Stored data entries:
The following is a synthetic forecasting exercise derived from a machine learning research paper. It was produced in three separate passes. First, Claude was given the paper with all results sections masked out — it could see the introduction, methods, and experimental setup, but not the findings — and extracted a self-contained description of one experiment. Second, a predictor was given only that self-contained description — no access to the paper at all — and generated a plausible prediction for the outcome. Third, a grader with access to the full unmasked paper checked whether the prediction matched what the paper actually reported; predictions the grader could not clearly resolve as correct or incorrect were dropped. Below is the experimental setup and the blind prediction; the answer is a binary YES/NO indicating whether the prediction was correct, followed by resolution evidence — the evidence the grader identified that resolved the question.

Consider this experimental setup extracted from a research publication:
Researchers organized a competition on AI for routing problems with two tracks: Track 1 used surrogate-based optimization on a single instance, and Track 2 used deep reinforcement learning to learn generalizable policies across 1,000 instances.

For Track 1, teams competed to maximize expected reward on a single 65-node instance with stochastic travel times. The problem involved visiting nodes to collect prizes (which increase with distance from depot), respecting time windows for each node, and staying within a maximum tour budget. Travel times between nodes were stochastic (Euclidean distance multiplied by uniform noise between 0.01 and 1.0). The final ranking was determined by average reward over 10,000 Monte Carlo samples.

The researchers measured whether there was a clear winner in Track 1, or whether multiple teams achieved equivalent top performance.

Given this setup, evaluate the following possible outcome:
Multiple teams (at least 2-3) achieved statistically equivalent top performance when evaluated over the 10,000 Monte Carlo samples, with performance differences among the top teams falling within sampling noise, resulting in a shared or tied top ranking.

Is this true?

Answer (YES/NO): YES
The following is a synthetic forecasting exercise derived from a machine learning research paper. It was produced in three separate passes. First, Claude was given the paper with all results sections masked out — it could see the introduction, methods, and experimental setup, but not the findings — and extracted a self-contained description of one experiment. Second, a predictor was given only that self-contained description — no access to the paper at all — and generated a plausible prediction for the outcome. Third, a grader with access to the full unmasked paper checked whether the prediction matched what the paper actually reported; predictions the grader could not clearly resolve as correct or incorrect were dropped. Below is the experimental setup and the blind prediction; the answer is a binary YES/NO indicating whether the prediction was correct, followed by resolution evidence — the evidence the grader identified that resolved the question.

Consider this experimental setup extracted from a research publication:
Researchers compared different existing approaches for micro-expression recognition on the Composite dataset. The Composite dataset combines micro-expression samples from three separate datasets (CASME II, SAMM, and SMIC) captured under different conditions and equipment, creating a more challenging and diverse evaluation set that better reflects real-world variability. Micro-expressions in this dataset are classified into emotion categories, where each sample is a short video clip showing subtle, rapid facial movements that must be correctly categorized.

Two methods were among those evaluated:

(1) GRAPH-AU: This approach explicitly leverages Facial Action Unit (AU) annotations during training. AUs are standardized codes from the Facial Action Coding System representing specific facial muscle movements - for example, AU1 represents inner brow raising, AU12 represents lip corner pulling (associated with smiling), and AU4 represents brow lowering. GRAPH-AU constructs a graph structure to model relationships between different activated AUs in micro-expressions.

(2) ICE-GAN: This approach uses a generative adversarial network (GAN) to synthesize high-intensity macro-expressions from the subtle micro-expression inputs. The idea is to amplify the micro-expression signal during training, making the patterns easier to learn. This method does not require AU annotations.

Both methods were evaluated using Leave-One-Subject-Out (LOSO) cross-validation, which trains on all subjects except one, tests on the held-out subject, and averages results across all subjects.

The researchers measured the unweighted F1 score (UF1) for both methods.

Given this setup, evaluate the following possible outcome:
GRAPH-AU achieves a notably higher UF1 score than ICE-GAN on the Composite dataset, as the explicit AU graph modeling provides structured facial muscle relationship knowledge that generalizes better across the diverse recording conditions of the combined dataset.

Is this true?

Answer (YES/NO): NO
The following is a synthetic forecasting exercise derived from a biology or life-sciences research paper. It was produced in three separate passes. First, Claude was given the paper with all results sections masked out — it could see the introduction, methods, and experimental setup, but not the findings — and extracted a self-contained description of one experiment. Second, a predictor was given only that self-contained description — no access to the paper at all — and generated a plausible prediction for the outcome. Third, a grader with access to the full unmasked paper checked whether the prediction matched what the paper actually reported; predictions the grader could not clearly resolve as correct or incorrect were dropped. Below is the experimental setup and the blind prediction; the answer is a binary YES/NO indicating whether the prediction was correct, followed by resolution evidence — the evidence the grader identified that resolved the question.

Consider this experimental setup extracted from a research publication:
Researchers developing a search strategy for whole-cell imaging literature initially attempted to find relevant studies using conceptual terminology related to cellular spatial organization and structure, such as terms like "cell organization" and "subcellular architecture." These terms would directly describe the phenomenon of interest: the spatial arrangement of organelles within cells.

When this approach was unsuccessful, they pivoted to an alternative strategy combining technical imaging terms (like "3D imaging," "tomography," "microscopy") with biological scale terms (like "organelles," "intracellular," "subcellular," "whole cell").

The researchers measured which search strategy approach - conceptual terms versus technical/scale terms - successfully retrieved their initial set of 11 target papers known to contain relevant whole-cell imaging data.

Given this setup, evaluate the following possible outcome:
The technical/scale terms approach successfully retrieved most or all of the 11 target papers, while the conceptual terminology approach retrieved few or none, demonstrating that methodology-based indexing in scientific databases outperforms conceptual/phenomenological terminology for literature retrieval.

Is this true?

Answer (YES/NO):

• Task details: Some lines of the records above may hold the word "teams". Report how many, and nothing else.

• Exercise result: 3